Childish Gambino Camp Review

Album. Released 2011.  

BBC Review

Actor-turned-rapper’s studio debut doesn’t quite convince.

Ele Beattie 2011

"I'd get you MTV if I could, man / But Pitchfork only likes rappers who are crazy or hood, man," observes Childish Gambino, accurately, on his debut studio LP. And it's a shame, because despite momentary outbursts of written-to-shock X-rated verses tarnishing women or haters, and a memory of growing-up listening to Notorious B.I.G.'s aspirational get-out-the-ghetto anthem Sky's the Limit, Camp is an open letter declaring that this self-confessed "nerdy ass black kid" and "well-spoken token" is an MC who is neither crazy nor hood.

And MC is just another job that the man more commonly known as Donald Glover can now add to his already impressive CV, taking in comedian, actor and writer.
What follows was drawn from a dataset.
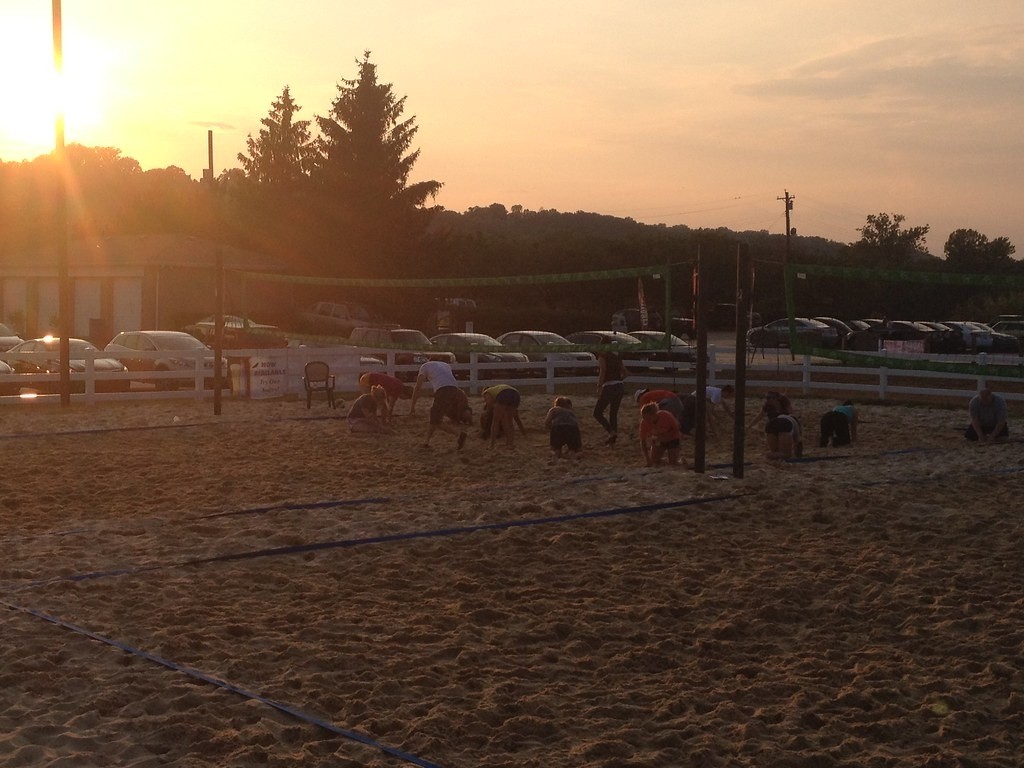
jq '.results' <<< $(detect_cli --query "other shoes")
[604,434,618,444]
[457,432,467,450]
Having previously penned gags alongside Tina Fey at 30 Rock, Glover currently co-stars in semi-surreal indie comedy Community with Chevy Chase. Factor in that he plucked his alias from a Wu-Tang name generator, and he must be kidding us on a bit, right?

Wrong. Glover does poke fun at himself, renaming "me and hip hop the Black Sid and Nancy"; but he also spends the majority of this album asking us to take him seriously, citing his history of giving away free mixtapes as evidence of his sincerity. Almost to prove his ‘realness’, his sprawling stream of consciousness delves into some sensitive areas, both emotional and social. Like his fellow-actor-turned rapper Drake, he spotlights his overturned heartache now that fame scores him chicks galore. His dark, horny internal monologues are memes shared by the twisted after-party RnB of The Weeknd's House of Balloons and Kanye West's My Beautiful Dark Twisted Fantasy – but while all three use poetic license to embellish sleazy tales, with Glover it feels awkward, like he’s turned up to this exclusive party without an invite. Community spotlights idiosyncrasies brilliantly; but Camp’s stereotype-riddled verses aren’t half as imaginative as they might be.
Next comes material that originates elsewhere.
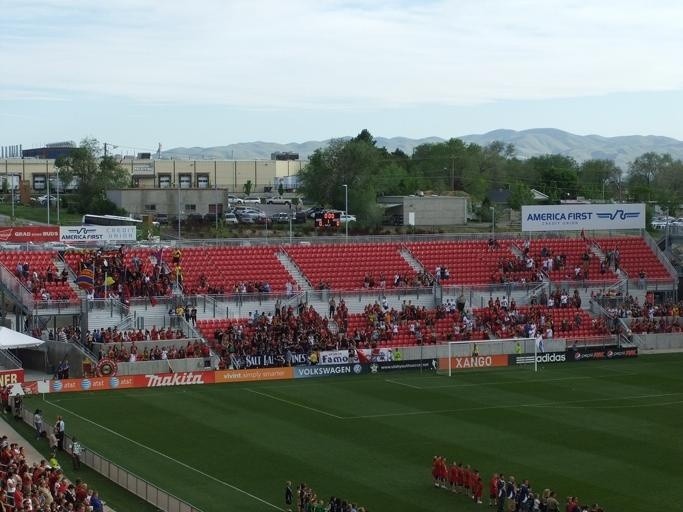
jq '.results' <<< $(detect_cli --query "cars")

Each day at work Glover steps onto a different set or into a new outfit, and it's difficult not to view Childish Gambino as just another character in the plot. Teaming up with Community music writer Ludwig Göransson, his beats are all over the record shop: dipping a toe in gangster rap on Backpackers, trying on some West Coast swagger for Fire Fly, turning the synths up on the preppy electro of Heartbeat, and stepping up to the vocoder on the eerie RnB of L.E.S. Both are talented at writing and composing, but it feels a little like a game of dress-up for Saturday Night Live's The Lonely Island rather than the dawn of a partnership with long-term potential. For fans of both Community and hip hop this should be a no-brainer, but although Glover plays the part of rapper exceptionally, he needs to do a little more to stop "n****s asking whether this dude's for real or not".